Tem certeza que é assim? O lastro das etiquetas

Laura Gutman

Quando crianças nos diziam que éramos "calmos" ou "péssimos" e isso acabou moldando o "como somos". Se você se libertar desses julgamentos impostos, você vai recuperar seu eu essencial

Todos nós temos anedotas sobre nossa infância contadas por nossa mãe ou parentes próximos. Opiniões sobre como éramos quando bebês ou crianças sobreviveram por muitos anos. Na verdade, ainda hoje costumamos dizer que éramos calmos e bons, ao contrário de nosso irmão mais novo que era "terrível". Ou vice-versa. É verdade? Éramos como eles nos descrevem?

Pelo menos era essa a percepção que nossa mãe tinha de nós, do ponto de vista dela. Mas talvez o que nossa mãe sentiu dificilmente refletisse o que aconteceu conosco.

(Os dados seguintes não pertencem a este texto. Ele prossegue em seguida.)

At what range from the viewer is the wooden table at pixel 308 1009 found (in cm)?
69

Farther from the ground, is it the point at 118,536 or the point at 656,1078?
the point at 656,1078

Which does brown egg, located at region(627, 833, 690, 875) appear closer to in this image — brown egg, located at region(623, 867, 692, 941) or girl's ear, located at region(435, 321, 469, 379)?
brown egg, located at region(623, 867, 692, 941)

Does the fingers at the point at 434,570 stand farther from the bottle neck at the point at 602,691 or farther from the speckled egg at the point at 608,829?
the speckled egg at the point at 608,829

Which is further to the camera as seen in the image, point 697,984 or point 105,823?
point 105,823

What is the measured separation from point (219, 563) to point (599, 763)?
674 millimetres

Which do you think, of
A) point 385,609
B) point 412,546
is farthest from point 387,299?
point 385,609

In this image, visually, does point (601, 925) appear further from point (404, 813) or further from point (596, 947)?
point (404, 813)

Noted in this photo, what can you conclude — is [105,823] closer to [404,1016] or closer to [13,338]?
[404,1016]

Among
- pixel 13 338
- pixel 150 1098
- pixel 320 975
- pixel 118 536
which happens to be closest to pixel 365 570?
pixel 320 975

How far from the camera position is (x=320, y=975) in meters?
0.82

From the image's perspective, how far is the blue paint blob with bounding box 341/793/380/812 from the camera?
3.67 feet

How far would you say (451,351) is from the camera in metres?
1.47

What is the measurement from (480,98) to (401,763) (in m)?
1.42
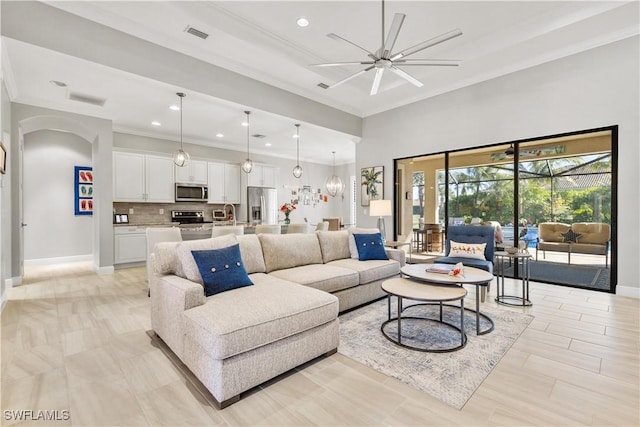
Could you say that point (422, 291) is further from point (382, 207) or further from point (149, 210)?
point (149, 210)

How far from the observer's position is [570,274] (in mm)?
4680

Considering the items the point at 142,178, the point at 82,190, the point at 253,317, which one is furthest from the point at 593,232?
the point at 82,190

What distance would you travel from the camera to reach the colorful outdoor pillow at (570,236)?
450 centimetres

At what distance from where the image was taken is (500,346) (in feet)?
8.26

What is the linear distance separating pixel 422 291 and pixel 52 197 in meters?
8.08

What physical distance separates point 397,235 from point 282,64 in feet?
13.0

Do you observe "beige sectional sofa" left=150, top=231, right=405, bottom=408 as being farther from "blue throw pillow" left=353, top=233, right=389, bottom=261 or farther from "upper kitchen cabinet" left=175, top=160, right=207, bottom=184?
"upper kitchen cabinet" left=175, top=160, right=207, bottom=184

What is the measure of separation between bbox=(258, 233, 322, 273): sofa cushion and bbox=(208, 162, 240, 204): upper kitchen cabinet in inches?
186

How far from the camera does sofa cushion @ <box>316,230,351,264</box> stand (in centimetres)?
401

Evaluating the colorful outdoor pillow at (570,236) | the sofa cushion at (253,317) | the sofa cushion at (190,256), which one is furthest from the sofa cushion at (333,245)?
the colorful outdoor pillow at (570,236)

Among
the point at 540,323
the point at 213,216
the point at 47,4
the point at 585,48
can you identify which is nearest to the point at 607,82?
the point at 585,48

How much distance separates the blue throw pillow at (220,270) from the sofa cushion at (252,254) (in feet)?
1.46

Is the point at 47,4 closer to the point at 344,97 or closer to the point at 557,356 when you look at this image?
the point at 344,97

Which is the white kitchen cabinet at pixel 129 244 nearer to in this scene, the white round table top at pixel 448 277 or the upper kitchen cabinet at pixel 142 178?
the upper kitchen cabinet at pixel 142 178
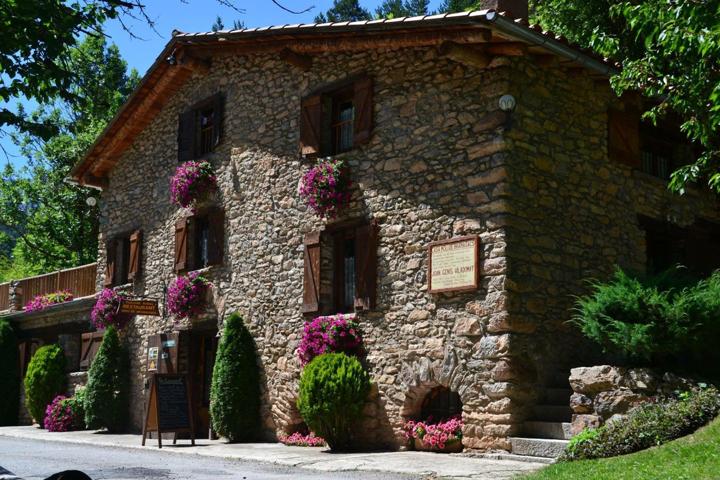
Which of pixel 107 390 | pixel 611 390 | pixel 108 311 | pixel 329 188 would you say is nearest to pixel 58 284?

O fato é que, desde o início da nossa vida, alguém nomeia como somos, o que nos acontece ou o que queremos. E o que o adulto chama (geralmente a mãe) é geralmente uma projeção de si mesmo em cada filho. Nossa mãe disse que éramos caprichosos ou chorões, exigentes, tímidos, ótimos, engraçados ou ousados. É assim? Bem, depende do ponto de vista que você definiu.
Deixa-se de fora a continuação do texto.